• WRITTEN EXERCISE:
Reproduce, word for word, the lines of the material that run from the line containing "Considering vertical position, is" through the end of the material.
--- Start MATERIAL ---
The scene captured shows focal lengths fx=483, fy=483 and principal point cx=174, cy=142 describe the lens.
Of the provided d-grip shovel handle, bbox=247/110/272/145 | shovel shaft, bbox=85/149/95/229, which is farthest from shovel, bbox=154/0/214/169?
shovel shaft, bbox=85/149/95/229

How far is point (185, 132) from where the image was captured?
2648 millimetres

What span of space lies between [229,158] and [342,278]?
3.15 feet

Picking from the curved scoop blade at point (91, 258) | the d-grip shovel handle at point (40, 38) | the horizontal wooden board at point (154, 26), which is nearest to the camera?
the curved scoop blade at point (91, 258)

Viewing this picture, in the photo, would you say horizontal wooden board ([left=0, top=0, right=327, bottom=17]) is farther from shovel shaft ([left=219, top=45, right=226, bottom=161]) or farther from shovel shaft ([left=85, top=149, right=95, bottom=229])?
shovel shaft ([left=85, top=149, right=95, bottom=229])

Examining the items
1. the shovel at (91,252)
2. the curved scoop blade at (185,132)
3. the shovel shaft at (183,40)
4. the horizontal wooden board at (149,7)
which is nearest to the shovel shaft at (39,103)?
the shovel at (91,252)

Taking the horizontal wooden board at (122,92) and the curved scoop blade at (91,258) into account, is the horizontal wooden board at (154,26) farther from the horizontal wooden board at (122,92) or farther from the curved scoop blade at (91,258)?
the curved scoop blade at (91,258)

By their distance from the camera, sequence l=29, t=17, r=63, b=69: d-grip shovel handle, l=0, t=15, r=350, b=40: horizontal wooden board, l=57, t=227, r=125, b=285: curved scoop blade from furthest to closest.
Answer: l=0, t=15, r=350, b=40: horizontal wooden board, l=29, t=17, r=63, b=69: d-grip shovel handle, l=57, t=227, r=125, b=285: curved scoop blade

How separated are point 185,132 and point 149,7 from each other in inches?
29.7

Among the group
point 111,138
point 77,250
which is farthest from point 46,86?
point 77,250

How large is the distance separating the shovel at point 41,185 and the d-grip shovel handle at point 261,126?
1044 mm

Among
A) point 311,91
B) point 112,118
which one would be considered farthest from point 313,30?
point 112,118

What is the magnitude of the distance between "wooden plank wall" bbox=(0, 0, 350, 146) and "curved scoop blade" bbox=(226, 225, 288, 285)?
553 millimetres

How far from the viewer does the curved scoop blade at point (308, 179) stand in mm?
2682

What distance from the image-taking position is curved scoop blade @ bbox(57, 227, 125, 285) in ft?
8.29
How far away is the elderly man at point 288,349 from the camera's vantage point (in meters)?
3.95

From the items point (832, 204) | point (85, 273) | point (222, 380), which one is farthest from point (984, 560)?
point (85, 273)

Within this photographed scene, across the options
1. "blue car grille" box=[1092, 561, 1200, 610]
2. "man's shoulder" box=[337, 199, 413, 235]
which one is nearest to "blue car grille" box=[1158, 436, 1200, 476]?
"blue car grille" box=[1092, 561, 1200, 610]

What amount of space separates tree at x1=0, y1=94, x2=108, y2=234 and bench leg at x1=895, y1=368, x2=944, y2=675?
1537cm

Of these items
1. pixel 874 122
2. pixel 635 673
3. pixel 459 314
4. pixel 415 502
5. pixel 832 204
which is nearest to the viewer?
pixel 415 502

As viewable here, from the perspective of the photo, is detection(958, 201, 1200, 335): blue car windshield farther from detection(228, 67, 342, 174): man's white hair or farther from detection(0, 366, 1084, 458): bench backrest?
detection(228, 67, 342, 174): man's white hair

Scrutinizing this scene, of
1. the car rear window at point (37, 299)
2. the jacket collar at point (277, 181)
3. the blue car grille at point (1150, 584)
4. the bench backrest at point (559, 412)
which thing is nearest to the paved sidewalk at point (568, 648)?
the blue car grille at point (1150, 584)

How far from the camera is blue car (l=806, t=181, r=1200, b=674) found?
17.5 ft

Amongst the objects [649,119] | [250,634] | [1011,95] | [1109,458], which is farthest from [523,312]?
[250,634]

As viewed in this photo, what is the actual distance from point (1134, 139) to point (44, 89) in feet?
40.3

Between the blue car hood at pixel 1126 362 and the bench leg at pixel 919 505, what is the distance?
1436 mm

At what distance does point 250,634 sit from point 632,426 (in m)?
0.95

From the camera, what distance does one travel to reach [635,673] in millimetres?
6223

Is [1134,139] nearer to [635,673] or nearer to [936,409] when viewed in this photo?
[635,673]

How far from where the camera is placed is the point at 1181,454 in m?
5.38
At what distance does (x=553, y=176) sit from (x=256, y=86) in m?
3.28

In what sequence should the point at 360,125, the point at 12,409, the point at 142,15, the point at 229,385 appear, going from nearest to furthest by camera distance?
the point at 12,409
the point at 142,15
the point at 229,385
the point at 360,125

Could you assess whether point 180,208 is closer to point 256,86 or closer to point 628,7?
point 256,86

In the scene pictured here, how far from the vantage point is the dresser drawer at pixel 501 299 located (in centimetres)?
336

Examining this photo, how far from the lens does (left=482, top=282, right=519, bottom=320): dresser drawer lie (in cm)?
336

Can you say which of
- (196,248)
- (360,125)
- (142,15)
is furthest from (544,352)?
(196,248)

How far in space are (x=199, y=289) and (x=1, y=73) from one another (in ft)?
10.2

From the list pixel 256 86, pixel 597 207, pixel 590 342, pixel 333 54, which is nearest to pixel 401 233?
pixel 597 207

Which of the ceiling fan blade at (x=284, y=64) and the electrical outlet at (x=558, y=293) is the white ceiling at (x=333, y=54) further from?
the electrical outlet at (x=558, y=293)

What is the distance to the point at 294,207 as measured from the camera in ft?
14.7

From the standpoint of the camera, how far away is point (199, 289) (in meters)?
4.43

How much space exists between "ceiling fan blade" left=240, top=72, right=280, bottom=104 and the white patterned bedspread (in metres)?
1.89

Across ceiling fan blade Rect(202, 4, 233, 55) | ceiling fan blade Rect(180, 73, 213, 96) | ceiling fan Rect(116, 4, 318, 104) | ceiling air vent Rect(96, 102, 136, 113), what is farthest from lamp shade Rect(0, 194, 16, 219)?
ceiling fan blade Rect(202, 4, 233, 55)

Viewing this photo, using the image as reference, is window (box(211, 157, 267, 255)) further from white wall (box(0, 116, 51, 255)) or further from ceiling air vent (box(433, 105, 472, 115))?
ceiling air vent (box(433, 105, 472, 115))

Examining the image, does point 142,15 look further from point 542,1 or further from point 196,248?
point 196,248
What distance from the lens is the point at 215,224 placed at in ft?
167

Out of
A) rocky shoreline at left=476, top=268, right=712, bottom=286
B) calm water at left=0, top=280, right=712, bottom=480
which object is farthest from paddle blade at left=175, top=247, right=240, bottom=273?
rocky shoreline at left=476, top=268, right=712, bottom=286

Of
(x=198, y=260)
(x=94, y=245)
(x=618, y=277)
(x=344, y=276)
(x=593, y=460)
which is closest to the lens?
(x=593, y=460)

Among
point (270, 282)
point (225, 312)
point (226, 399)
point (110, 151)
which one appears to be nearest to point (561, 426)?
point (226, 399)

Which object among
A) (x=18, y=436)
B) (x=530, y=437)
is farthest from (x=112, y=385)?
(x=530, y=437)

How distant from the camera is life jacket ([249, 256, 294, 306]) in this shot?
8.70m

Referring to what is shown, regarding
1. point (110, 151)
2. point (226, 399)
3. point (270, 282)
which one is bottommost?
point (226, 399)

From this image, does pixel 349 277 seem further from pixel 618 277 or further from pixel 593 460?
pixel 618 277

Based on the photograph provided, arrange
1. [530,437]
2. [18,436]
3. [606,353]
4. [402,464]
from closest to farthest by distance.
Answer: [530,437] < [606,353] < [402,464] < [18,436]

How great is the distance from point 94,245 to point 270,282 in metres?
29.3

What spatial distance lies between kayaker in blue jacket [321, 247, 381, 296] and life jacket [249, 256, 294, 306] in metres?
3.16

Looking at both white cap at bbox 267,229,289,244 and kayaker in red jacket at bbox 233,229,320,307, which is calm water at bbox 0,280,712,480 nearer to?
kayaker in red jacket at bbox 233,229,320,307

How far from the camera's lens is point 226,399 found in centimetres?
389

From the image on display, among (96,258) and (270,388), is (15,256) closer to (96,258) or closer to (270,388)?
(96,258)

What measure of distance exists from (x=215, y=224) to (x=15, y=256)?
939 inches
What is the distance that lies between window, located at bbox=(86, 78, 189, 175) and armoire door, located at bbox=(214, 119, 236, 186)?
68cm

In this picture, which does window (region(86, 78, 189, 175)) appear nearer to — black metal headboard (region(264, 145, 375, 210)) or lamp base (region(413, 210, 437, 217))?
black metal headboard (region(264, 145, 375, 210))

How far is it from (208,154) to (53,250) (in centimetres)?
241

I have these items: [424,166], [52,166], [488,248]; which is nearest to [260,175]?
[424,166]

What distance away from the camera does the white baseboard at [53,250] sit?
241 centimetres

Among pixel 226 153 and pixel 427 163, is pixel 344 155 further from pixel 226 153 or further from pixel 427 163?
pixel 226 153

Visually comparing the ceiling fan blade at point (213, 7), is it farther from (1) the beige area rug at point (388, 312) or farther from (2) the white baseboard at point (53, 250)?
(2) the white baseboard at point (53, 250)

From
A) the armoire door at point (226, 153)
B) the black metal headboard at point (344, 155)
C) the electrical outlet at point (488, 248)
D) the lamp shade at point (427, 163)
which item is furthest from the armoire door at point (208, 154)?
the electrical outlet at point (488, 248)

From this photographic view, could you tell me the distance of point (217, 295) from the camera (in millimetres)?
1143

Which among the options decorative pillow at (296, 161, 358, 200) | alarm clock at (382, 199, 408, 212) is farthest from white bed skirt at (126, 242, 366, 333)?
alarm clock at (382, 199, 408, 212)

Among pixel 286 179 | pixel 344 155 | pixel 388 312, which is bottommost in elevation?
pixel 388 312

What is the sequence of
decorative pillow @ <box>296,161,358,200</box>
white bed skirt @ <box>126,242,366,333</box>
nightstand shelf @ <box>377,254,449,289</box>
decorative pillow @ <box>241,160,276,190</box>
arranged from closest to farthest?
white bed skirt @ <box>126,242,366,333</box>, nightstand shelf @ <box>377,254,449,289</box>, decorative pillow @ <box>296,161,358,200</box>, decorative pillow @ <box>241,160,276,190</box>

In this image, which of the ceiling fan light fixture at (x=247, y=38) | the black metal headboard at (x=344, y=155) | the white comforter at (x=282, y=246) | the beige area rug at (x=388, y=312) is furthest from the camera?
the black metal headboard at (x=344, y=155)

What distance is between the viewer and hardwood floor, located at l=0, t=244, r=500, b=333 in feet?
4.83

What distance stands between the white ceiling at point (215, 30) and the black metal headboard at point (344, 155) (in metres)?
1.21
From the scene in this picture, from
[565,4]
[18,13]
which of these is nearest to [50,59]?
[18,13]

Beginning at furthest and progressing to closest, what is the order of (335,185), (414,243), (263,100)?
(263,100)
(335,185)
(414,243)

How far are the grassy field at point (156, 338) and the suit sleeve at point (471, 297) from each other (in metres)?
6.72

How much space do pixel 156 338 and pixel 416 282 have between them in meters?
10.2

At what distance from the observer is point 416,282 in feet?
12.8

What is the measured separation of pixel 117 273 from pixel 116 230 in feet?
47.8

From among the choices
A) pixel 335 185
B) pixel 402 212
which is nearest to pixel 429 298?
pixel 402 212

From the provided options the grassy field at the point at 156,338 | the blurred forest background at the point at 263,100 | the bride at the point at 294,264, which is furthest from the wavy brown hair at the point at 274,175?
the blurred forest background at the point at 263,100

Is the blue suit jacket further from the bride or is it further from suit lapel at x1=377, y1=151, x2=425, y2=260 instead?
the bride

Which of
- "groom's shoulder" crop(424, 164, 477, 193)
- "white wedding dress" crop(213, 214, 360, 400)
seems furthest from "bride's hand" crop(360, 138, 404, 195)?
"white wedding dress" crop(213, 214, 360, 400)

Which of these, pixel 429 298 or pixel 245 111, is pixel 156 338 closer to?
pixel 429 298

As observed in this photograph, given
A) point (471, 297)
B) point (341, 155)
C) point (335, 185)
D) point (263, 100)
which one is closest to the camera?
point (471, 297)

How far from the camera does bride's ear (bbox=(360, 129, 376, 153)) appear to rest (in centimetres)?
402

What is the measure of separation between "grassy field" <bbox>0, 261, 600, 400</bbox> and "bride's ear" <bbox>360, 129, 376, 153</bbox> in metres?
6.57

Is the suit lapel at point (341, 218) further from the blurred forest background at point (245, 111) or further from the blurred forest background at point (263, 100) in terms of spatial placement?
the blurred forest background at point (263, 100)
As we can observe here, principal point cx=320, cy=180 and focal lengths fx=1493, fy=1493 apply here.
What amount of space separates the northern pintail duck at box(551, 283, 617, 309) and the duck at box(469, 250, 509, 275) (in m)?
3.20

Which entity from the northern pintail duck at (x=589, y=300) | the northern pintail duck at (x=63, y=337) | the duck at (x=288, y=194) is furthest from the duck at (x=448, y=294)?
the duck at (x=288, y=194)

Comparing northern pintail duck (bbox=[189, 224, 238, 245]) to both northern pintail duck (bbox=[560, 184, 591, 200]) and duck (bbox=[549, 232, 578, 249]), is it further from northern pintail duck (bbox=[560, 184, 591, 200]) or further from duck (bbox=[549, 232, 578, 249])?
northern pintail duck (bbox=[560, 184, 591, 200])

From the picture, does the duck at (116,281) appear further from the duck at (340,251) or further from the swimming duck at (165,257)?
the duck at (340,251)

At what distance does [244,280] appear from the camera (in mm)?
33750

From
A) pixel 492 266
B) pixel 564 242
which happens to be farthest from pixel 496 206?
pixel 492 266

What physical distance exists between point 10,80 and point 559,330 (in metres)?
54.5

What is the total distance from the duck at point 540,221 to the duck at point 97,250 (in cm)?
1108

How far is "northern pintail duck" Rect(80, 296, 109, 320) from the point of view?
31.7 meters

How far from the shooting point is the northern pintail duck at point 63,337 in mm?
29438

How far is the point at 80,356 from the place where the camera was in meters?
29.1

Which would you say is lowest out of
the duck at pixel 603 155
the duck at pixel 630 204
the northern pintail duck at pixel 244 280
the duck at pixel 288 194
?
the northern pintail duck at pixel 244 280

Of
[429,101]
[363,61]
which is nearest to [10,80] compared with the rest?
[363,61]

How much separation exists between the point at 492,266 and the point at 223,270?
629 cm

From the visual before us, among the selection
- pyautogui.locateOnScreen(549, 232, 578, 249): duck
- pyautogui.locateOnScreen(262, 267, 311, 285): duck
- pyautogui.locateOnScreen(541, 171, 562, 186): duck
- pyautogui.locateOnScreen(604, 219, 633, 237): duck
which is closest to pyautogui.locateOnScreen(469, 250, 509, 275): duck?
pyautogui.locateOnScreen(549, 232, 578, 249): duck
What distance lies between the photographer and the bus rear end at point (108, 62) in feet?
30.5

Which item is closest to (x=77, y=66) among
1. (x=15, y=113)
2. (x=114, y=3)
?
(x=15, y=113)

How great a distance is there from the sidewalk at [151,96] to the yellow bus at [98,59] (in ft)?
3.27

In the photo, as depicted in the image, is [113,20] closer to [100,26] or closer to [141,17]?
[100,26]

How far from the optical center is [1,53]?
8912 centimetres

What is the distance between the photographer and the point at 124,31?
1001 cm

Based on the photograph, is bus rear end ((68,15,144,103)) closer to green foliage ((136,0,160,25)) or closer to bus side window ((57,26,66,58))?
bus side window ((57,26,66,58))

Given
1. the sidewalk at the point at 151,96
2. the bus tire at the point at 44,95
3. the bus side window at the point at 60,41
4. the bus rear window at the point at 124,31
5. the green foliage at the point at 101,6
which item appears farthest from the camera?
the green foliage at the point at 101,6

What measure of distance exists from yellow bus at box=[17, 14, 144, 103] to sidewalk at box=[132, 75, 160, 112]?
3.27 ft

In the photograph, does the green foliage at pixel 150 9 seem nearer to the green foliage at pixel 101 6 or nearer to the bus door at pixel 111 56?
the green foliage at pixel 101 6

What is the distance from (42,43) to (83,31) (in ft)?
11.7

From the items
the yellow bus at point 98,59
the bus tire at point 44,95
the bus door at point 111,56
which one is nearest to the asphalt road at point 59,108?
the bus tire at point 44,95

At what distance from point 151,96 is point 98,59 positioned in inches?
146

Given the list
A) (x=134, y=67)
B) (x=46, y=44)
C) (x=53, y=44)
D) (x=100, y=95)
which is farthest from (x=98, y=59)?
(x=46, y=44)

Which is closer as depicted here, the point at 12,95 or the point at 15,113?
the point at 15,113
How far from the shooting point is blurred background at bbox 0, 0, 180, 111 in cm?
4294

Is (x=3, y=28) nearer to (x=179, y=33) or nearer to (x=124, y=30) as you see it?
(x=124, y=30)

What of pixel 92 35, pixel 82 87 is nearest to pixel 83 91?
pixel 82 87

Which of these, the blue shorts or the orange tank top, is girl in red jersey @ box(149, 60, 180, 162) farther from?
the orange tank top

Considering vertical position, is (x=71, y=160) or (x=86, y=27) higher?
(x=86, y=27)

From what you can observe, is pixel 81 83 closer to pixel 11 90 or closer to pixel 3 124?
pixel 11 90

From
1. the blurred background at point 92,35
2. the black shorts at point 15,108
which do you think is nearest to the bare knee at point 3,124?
--- End MATERIAL ---
• ANSWER TO THE EXERCISE:
Considering vertical position, is (x=71, y=160) or (x=86, y=27) higher?
(x=86, y=27)

From what you can observe, is pixel 81 83 closer to pixel 11 90 or closer to pixel 3 124?
pixel 11 90

From
1. the blurred background at point 92,35
2. the black shorts at point 15,108
which do you think is nearest to the bare knee at point 3,124?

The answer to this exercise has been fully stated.